For those who haven’t taken the time to digest all that is being discussed elsewhere, here is the latest bottom line from David Snyder:
“For those following the rapid succession of releases and wondering why we are seeing frequent updates (versions 147_08, _09, _10, _12, _13, etc.) and why I’ve been obsessing over “100Mbps” and “EEE,” it’s because we are currently living through a major architectural shift in the Diretta protocol itself.
We are moving from what Yu-san, author of Diretta, calls Mode 2 to Mode 3. He also refers to Mode3 as Diretta Direct Stream (DDS).”
The Evolution of the Stream
-
Mode 1 (The Past): Traditional buffered transmission.
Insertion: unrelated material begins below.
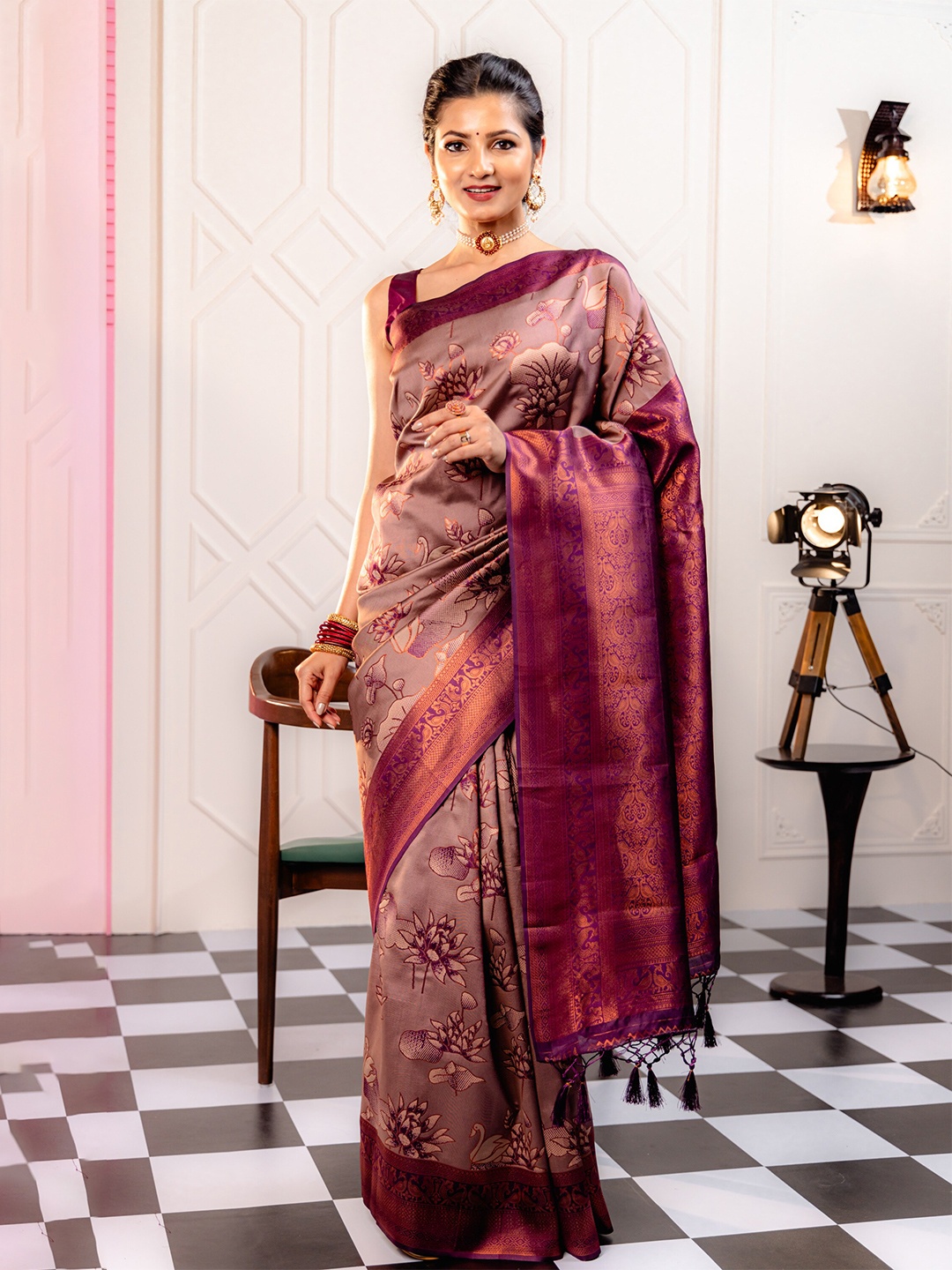 

MIMOSA Ethnic Motifs Woven Design Zari Kanjeevaram Saree With Tassels, Pink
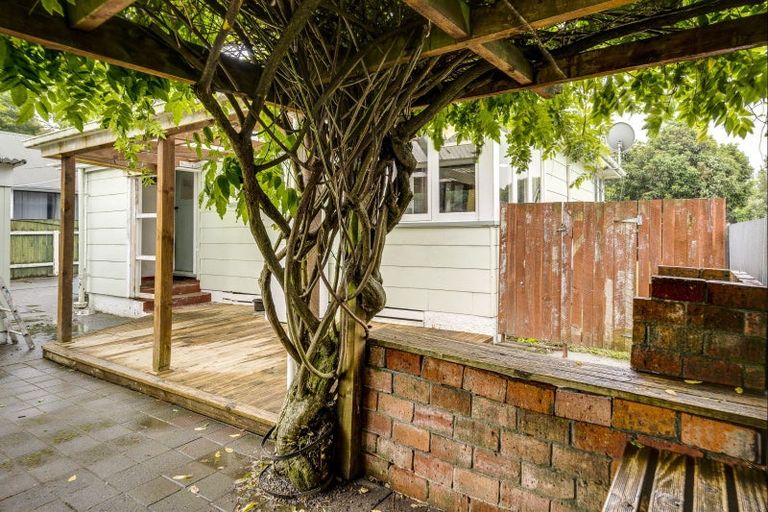 Photo of property in 1103 Jellicoe Street, Mayfair, Hastings, 4122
Reliable, but heavy on CPU usage.
-
Mode 2 (The Standard): This used UDP packets. It was faster and lighter than TCP, but the Target computer still had to process the full OS Network Stack. This means parsing IP headers (Layer 3) and managing UDP ports and sockets (Layer 4). Every cycle spent validating a checksum or routing data to a socket is a cycle not spent moving audio.
-
Mode 3 / DDS (The New Hotness): Yu-san has recently shifted to Layer 2 Ethernet Frames, removing two layers of the network protocol stack.
-
This bypasses both the IP layer (L3) and the Transport layer (L4) entirely.
-
No IP addresses to parse, no UDP ports to manage, and no socket overhead. It is essentially a direct memory transfer over the wire.
-
The Host talks directly to the Target’s MAC address using raw frames with a custom EtherType (0x88b5).
-
The Target computer no longer wastes time inspecting IP headers. It just sees a frame and hands the payload to the USB bus.
Standardization Note: Yu-san is actually working with the IEEE to have 0x88b5 formally defined and reserved as a standard Layer 2 frame type for audio data transmission. This is a serious move toward establishing a new industry standard.
Why I think this matters for Sound Quality
This transition to Layer 2 (L2) is the ultimate expression of the “low noise” philosophy. By removing two layers of network stack processing, we further reduce the CPU instruction count on the Target. Less code execution = less power draw modulation = less electrical noise.
The Results (Version 147_13)
The transition has been a bit of a bumpy ride (as bleeding-edge tinkering often is!), but version 147_13 seems to have turned the corner.
I just ran a benchmark on my system (RPi 4 for Host and Target) using the new L2 protocol. The timing precision is startling:
That means the variance in packet arrival time is less than 2 microseconds. This is truly impressive timing precision that rivals hardware-based FPGA solutions, but we are doing it on a pair of Raspberry Pi 4 computers.
How or why this correlates to better sound quality we can only speculate, but those who have tried 147_13 will tell you it’s the best sounding version so far, and it happens to also have the lowest jitter. It will be interesting to see if this trend continues.